Consider the below datastore entity:

public class Employee {
    @Id String id;
    @Index String userName
}

My understanding is that only those properties which are part of the filter criteria in the queries need to be annotated with @Index. Indexing in datastore is not for performance but for fetching the data.

  1. Should id also be annotated with @Index to query by id? If no, does datastore automatically create indexes for keys?
  2. @Id annotation makes sure to manage uniqueness, but it has no performance advantage over indexed properties. Is that right?
  3. Will query by id be faster than query by userName in the above example?
3

3 Answers

4
votes

1:

No, you don't need to explicitly index it. Datastore uses your key as a primary key for your entities (in the Entities table).

2 & 3:

Querying by primary key is more efficient (you only require a single scan on the primary table instead of a scan on the index followed by a lookup in the primary table. However, it also allows you to do a Lookup instead of a query:

Employee e = ofy().load().type(Employee.class).id("<id>").now();

Besides avoiding the query planning and index scan to lookup this Employee, this is Strongly Consistent. If you don't do this, you may write a new Employee but then not actually see them when you query for them.

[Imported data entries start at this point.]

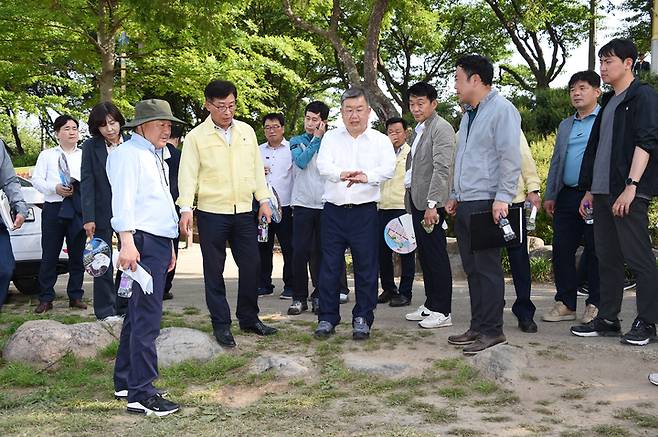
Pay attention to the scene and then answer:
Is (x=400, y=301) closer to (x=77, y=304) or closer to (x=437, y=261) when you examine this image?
(x=437, y=261)

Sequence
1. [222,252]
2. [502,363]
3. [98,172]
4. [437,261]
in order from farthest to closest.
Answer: [98,172] < [437,261] < [222,252] < [502,363]

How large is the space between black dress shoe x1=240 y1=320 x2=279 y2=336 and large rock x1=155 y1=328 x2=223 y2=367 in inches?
20.3

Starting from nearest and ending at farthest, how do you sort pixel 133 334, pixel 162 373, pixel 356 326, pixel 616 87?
pixel 133 334
pixel 162 373
pixel 616 87
pixel 356 326

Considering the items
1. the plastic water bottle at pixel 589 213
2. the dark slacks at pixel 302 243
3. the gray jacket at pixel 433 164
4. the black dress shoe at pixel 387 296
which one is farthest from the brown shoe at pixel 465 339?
the black dress shoe at pixel 387 296

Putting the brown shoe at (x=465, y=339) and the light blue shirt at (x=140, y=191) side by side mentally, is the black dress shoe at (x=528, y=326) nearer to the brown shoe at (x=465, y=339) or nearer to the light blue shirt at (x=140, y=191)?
the brown shoe at (x=465, y=339)

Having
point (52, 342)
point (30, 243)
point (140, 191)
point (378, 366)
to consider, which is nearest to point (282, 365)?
point (378, 366)

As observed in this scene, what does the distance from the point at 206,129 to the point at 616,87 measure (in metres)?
3.04

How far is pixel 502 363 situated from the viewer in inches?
184

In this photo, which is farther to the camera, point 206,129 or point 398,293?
point 398,293

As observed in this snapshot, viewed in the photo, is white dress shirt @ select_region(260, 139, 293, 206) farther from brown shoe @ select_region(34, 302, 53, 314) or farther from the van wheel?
the van wheel

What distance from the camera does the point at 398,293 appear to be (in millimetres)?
7270

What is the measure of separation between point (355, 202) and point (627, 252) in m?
1.99

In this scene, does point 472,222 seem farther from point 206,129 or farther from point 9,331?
point 9,331

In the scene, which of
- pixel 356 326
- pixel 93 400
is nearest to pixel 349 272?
pixel 356 326
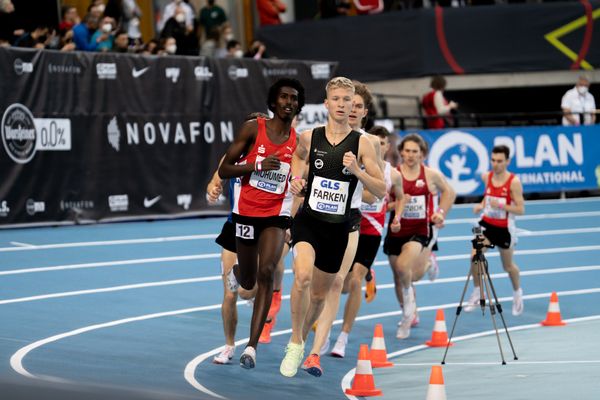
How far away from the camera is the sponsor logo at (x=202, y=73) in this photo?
72.0ft

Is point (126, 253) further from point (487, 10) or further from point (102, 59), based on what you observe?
point (487, 10)

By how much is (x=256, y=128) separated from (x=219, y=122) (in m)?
12.8

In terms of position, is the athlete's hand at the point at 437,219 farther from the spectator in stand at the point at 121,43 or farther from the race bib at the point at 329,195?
the spectator in stand at the point at 121,43

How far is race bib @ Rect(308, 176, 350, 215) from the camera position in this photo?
9.52 metres

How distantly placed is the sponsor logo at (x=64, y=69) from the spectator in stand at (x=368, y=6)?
32.5ft

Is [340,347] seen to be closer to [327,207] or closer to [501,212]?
[327,207]

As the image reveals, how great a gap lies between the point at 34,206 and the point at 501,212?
28.1 feet

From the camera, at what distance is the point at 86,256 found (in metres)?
16.6

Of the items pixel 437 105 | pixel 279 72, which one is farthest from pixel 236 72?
pixel 437 105

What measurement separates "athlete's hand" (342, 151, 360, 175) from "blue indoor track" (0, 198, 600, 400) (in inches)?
66.3

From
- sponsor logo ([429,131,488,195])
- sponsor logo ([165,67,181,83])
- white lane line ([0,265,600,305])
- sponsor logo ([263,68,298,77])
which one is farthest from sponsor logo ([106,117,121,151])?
sponsor logo ([429,131,488,195])

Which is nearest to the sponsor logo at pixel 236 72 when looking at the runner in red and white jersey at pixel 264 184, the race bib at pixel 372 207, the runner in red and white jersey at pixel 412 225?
the runner in red and white jersey at pixel 412 225

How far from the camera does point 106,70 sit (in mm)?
20406

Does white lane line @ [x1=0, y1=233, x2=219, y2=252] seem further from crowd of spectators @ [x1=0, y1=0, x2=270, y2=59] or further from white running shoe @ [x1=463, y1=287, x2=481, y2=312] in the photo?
white running shoe @ [x1=463, y1=287, x2=481, y2=312]
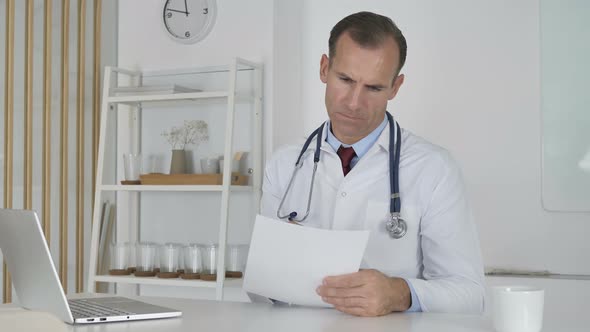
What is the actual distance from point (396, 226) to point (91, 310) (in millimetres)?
817

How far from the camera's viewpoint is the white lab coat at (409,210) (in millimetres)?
2062

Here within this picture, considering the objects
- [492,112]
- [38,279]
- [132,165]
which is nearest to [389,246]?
[38,279]

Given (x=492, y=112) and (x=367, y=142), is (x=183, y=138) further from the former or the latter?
(x=367, y=142)

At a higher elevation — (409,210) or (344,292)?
(409,210)

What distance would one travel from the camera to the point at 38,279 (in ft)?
5.46

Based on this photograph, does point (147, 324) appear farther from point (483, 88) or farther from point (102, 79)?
point (102, 79)

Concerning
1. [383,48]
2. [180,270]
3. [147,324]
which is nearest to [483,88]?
[383,48]

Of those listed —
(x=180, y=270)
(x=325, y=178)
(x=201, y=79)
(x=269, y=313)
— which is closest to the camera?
(x=269, y=313)

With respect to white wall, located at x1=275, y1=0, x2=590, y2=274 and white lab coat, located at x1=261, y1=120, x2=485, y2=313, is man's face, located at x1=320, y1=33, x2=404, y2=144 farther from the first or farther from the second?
white wall, located at x1=275, y1=0, x2=590, y2=274

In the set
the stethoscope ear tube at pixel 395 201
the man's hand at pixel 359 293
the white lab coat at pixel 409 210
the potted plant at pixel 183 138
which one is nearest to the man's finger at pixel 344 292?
the man's hand at pixel 359 293

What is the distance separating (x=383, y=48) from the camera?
2.21 metres

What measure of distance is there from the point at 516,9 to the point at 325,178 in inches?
58.1

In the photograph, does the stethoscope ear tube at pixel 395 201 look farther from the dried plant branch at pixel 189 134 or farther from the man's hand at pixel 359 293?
the dried plant branch at pixel 189 134

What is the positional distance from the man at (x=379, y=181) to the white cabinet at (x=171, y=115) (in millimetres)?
1159
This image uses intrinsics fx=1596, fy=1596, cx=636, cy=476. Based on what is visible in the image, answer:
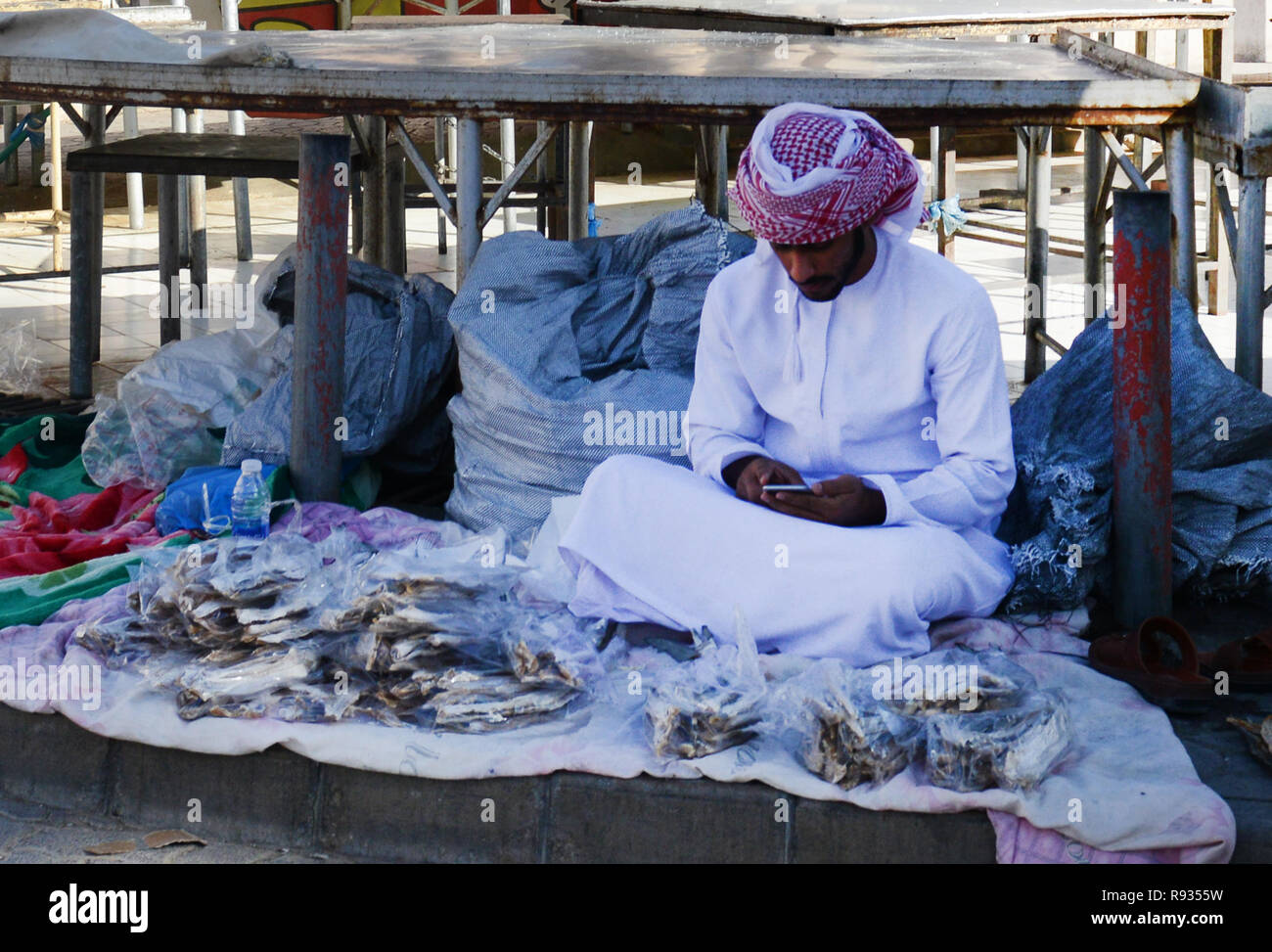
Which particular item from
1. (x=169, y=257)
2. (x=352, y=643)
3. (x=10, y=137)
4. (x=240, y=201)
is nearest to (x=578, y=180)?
(x=169, y=257)

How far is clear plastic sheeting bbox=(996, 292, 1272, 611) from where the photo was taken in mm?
3293

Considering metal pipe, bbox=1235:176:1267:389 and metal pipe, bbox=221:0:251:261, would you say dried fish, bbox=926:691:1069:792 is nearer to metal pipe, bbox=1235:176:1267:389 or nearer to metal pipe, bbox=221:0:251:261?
metal pipe, bbox=1235:176:1267:389

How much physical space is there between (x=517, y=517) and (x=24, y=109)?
773 centimetres

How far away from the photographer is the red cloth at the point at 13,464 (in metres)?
4.35

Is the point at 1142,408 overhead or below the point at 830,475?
overhead

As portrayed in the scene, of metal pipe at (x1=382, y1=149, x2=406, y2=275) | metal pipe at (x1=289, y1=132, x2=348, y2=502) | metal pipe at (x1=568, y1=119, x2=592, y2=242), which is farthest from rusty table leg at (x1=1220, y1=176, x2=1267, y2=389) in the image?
metal pipe at (x1=382, y1=149, x2=406, y2=275)

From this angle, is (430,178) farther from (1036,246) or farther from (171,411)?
(1036,246)

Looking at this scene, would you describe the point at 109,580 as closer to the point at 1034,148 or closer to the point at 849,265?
the point at 849,265

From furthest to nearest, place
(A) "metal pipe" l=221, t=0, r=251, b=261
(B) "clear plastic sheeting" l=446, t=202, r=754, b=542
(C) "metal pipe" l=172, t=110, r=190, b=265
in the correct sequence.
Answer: (A) "metal pipe" l=221, t=0, r=251, b=261 → (C) "metal pipe" l=172, t=110, r=190, b=265 → (B) "clear plastic sheeting" l=446, t=202, r=754, b=542

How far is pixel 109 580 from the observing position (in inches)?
141

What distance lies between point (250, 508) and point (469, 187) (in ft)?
3.53

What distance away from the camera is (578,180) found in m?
6.43

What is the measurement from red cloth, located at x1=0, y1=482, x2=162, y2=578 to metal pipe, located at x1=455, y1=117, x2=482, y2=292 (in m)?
1.03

While Strong Consistency is important from an application correctness point-of-view, it will be slower. In particular, when you do a strongly consistent lookup, Datastore may need to talk to the other replicas (in other data centers) to catch up your entity group.

If you are ok with eventual consistency, you can perform a Lookup with eventual consistency to avoid the index scans and the replica catch up using a read policy. In objectify, this looks like:

Employee e = ofy().consistency(Consistency.EVENTUAL).load()
    .type(Employee.class).id("<id>).now();

Note: This answer talks a lot about indexes and tables. In generally I recommend not thinking about Datastore in terms of indexes and table (since it is not a relational storage system). However, it is implemented on a relational DB, so useful for answering your questions. This page has a lot of good background.

2
votes
  1. No, will be created automatically
  2. @Id makes sure it's Key
  3. Can't find confirmation, but must be faster. Also it's cheaper than query, 1 read for get vs 2 read for query. See https://cloud.google.com/datastore/docs/pricing

Also, keep in mind that if you decide to add @Index annotation later, then it will be created only for new entities, all existing entities will be unindexed. Which means you need to reindex db, or only new records will be returned from Query with a filter by this field.

0
votes

Objectify always does a get by key - if you run a query, it does a keys only query, then fetches results by id. This works well because it has cache integration and it also means that you get accurate results (as in the data is strongly consistent, even though they query results aren't). You can control this using the .hybrid(boolean) method on a query.

You cannot query by id - you can only get by key. If you want to do that, you need a duplicate indexed field, and to query on that. This is an artifact of how keys work in the datastore.